If we analyze companies using financial ratios, I believe we can adopt the same concept to keep track of our financial health.

The personal financial ratios aim to serve as warning signals and help detect any deterioration in my financial position. And if situation arises, I can take any necessary actions such as altering my expenditure pattern or evaluate my goals.
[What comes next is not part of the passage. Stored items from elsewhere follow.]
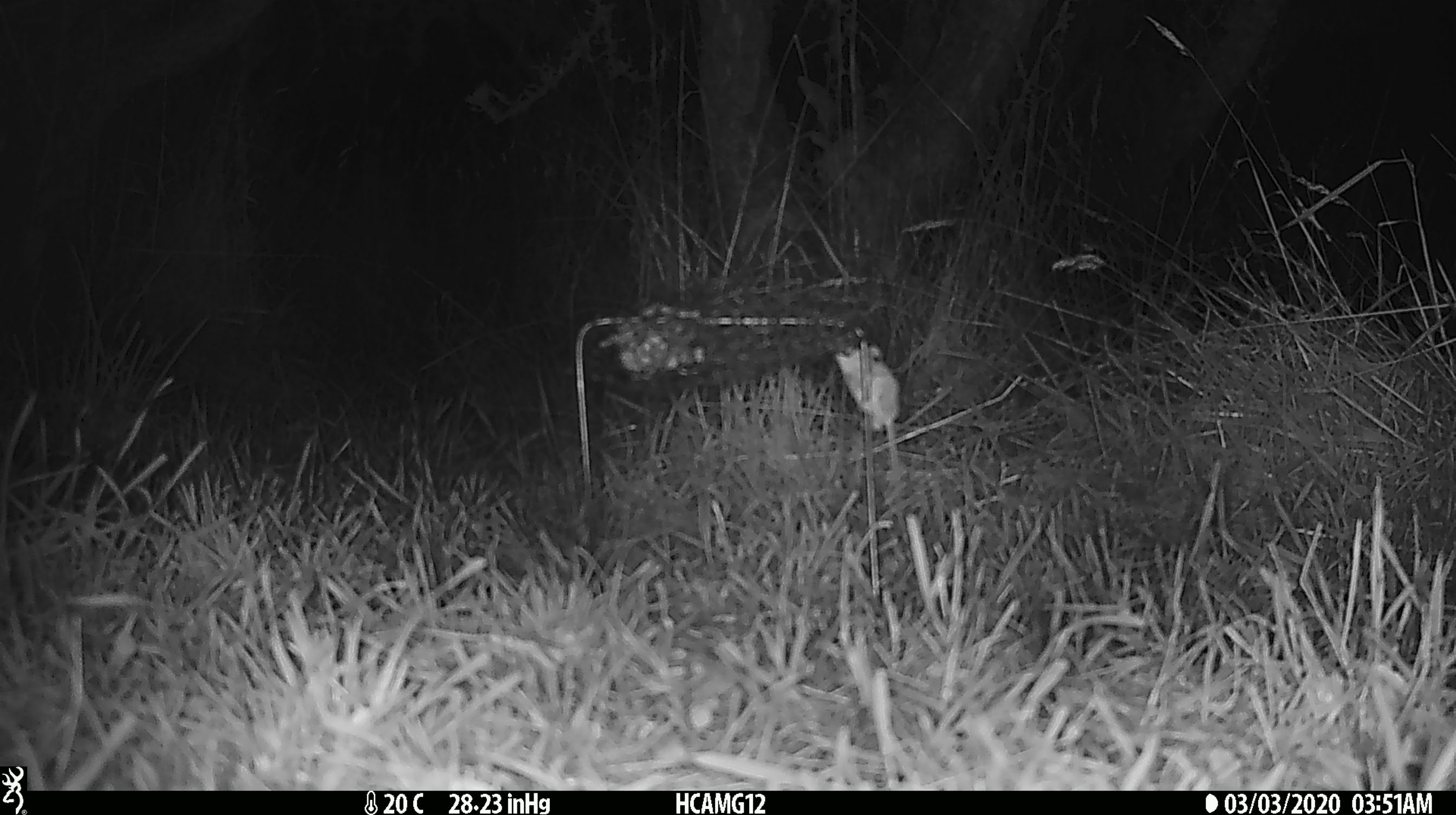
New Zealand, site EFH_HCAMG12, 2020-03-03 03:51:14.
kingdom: Animalia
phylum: Chordata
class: Mammalia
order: Rodentia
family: Muridae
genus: Mus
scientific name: Mus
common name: mouse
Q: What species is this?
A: Mouse (Mus).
Here are some ratios to use which I have classified them accordingly:

1) Solvency

Purpose - indicates the probability that an individual will become bankrupt
Equation - net worth / total assets
Implication - the higher the ratio, the stronger is my financial position
Warning bell - negative = insolvent

2) Liquidity

Purpose - measures my ability to pay off the short-term liabilities
Equation - current (liquid) assets / current liabilities
Implication - the higher the ratio, the stronger is my current financial situation
Warning bell - lower than 1.0

3) Savings

Purpose - measures the proportion of my income saved in a year
Equation - cash surplus / total annual income
Implication - 40% of my net earned income which should translate to higher ratio
Warning bell - negative = over-spending (except for one-off, big-ticket items)

4) Debt Service

Purpose - measures my ability to service loan payment in a prompt and timely fashion
Equation - total annual cash loan payment / total annual income
Implication - the smaller the ratio, the better is my ability to service the loans
Warning bell - more than 0.4 = too highly leveraged

5) Gearing

Purpose - measures how much leverage I have undertaken to acquire my assets
Equation - long-term liabilities / total assets
Implication - the higher the ratio, the higher the probability of bankruptcy
Warning bell - current cash flow can't pay off monthly loan repayment

For myself, I use the ratios monthly when I consolidate my personal financial figures (of income, expenditure, cash budget etc.)

But I do make it a point as not to get too disappointed should one of the ratios fall below the benchmark due to specific circumstances. Otherwise, we will be living in a highly regulated personal system that literally adds more stress, just like a pressure-cooker.

My objective is to keep within the framework as much as I can while focusing on my financial targets. My achievements are documented when I exceed my expectation.

How about you? Did you try the ratios? If not, go on....take 15 minutes break and do a quick calculation. See the results personally.


  1. How about the following?

    1. Net profit = (total income - all expenditure)/total income

    2. cash conversion cycle - how fast you convert your labor into cash (for employed) or how fast your goods turn into cash (for those selling stuff)

    Since you did it on a monthly basis, you should change some of the ratios to reflect your it monthly, otherwise how to calculate the difference between the savings from say May and June?

    I think the pt of having such exercise is to force you to get financially in shape. If you don't feel stressed when you're not performing to benchmark, you shouldn't be doing this exercise in the first place.

  2. Hello Ken,

    Thanks for the inspiration! Since I don't "see" numbers, I think I will construct something similar but in "graphical" way instead.

    Like one of those "Dashboards" now used by management today:

    I think I will start with a quarterly review since I move at a slower pace.

  3. Hi Singapore Man of Leisure

    Thanks for visiting! I agree dashboards are useful for getting visual snapshots.

    At a glance, we will get the picture easily.

    Thanks for the link.


  4. Will try now. Although my financial situation is nowhere near good. :\ Thanks for the idea, though, would be nice to know! :)

    Cheap international calls

  5. Thanks Jimmy for dropping by :) Good luck and all the best!